» **WHAT IS REQUIRED**:
Answer these questions from the text on concrete crack detection below:
(a) Which three methods was the proposed method's performance compared with?
(b) Which data set was used to test the generalization ability of the proposed model?
(c) What factors does the introduction give for cracks developing in concrete structures?

» **DOCUMENT EXTRACT**:
○ ○ ○ ○ ○ ○ ○

Abstract
In recent years, detection methods based on deep learning have received widespread attention in the field of concrete crack detection. In view of the shortcomings of traditional image detection methods, a concrete crack detection method based on feature fusion is proposed. The Fourier frequency domain processed image is used as the input of the deep learning neural network. The original time domain image and the frequency domain image are respectively input into two feature extraction modules to extract high-level features, and then the two features are fused to fully characterize the characteristics of the time domain and frequency domain, and finally the concrete crack detection results of the feature fusion are obtained. The performance of the proposed method is compared with VGG-16, AlexNet and DenseNet. Experiments show that the accuracy of the proposed method is higher than VGG-16, AlexNet and DenseNet. The proposed method has good results in concrete crack detection. To verify the generalization ability of the proposed model, the Concrete Crack Images for Classification data set was input into the proposed model for testing. The experimental results show that the proposed model has good generalization ability.
Introduction
Concrete is a commonly used building material, widely applied in the construction of houses, roads, bridges, and other structures. However, due to factors such as loading, temperature variations, volume shrinkage, and uneven settlement, concrete structures often develop cracks [1]. Cracking is an important indicator of concrete stress performance testing and is also the main manifestation of structural damages [2]. Cracks are characterized by complex causes of formation and significant harm. Failure to promptly detect and repair cracks may lead to building damage, endanger the safety of structures, and result in irreversible loss of life and property. Therefore, the monitoring of building quality through the detection of concrete cracks has always been a hot research topic [3].

○ ○ ○ ○ ○ ○ ○

Object detection data:

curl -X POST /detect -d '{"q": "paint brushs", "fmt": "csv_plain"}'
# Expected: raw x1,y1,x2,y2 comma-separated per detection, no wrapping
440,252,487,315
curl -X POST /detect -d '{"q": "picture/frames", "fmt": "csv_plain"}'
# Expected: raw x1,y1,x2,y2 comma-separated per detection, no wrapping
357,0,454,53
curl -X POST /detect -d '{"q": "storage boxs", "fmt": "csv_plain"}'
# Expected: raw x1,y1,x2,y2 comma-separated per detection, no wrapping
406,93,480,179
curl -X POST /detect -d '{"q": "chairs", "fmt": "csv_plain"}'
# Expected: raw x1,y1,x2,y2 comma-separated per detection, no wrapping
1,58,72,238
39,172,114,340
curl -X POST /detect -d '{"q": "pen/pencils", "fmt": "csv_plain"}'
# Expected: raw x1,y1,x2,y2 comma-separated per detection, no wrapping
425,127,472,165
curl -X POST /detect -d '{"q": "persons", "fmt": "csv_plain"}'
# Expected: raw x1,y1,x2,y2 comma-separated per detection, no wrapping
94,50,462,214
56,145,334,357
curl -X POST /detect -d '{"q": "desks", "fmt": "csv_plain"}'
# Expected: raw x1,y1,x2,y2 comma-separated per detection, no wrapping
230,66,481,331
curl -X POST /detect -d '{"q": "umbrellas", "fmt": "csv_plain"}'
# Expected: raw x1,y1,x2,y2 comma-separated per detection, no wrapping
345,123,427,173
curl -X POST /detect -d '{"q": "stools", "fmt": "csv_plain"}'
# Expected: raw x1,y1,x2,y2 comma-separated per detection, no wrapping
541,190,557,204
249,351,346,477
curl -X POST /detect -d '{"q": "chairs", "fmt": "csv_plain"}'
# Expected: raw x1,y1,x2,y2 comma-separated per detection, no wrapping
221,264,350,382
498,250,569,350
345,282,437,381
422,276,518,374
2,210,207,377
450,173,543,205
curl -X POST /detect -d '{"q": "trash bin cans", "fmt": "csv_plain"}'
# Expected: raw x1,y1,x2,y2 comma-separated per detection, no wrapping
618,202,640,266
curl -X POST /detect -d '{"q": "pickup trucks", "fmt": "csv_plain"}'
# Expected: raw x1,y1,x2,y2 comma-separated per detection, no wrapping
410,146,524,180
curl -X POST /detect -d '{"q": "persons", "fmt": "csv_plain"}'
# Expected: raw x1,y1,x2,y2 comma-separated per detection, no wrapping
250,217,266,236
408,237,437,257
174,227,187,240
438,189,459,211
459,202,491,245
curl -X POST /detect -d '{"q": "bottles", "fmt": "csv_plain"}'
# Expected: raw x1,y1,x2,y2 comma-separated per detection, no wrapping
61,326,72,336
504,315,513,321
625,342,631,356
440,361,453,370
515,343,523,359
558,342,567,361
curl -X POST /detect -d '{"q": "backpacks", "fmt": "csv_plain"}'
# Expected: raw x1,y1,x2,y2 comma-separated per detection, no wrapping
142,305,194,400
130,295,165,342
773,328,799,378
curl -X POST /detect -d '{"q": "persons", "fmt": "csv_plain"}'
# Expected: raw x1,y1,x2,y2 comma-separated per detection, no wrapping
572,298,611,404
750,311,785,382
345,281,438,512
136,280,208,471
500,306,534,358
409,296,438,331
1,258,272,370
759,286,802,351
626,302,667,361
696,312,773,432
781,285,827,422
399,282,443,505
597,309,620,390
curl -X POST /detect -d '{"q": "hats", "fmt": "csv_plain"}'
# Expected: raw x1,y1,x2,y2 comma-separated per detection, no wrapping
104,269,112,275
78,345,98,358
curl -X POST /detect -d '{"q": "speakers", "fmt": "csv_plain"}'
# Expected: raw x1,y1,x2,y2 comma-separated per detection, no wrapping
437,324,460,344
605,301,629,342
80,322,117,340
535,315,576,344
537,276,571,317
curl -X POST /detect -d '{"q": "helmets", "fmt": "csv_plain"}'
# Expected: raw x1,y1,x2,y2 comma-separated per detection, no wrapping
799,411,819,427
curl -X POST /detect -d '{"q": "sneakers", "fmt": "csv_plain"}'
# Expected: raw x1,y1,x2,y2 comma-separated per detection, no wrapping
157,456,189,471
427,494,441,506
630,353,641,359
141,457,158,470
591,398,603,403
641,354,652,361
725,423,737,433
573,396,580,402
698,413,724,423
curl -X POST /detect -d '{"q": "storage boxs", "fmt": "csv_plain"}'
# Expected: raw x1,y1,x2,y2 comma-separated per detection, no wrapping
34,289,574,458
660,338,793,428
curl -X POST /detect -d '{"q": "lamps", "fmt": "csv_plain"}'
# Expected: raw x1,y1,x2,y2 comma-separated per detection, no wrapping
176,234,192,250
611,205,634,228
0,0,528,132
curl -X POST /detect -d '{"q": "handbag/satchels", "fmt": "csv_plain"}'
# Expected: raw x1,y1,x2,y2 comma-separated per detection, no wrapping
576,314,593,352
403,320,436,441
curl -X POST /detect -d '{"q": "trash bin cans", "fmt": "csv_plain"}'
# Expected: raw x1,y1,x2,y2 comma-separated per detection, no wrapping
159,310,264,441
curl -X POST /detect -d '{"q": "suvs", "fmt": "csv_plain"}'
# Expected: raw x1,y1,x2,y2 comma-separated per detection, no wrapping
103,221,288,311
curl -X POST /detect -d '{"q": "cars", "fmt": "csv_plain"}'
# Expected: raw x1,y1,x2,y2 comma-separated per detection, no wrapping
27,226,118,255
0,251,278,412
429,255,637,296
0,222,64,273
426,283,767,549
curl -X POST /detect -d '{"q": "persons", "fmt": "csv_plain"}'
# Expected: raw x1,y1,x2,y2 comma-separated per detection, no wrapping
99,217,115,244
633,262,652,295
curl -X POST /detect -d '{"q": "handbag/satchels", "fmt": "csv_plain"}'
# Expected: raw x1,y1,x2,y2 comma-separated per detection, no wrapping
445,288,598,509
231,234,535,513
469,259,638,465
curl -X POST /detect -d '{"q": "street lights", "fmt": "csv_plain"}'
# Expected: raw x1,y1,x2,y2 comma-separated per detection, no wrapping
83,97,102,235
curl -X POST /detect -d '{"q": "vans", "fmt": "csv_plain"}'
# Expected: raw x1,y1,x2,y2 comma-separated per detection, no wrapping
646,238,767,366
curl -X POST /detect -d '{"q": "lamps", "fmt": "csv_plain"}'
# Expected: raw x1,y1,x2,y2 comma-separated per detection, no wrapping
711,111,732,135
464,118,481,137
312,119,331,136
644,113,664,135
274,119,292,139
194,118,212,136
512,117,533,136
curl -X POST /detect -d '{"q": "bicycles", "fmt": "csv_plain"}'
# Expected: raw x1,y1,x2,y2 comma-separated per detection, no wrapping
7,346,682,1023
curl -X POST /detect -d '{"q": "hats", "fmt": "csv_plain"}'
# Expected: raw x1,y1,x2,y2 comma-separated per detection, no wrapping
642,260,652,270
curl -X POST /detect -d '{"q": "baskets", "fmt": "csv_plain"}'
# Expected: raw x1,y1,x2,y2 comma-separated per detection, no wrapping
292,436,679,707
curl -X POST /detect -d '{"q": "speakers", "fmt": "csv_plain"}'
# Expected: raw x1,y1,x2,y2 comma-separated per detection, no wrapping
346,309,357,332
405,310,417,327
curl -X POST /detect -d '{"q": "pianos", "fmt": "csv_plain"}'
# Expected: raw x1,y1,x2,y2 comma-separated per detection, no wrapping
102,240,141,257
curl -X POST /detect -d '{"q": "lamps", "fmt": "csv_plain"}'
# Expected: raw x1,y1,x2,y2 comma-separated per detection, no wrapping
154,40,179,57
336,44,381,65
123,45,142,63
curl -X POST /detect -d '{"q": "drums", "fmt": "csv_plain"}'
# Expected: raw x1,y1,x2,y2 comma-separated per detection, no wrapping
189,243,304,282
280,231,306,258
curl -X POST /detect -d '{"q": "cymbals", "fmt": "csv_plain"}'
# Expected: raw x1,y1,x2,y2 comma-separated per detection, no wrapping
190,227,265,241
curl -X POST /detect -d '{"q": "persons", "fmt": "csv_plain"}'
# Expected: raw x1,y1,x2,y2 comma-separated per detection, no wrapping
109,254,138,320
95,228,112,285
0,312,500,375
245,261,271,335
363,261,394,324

○ ○ ○ ○ ○ ○ ○

» **TASK SOLUTION**:
(a) VGG-16, AlexNet and DenseNet.
(b) The Concrete Crack Images for Classification data set.
(c) Loading, temperature variations, volume shrinkage, and uneven settlement.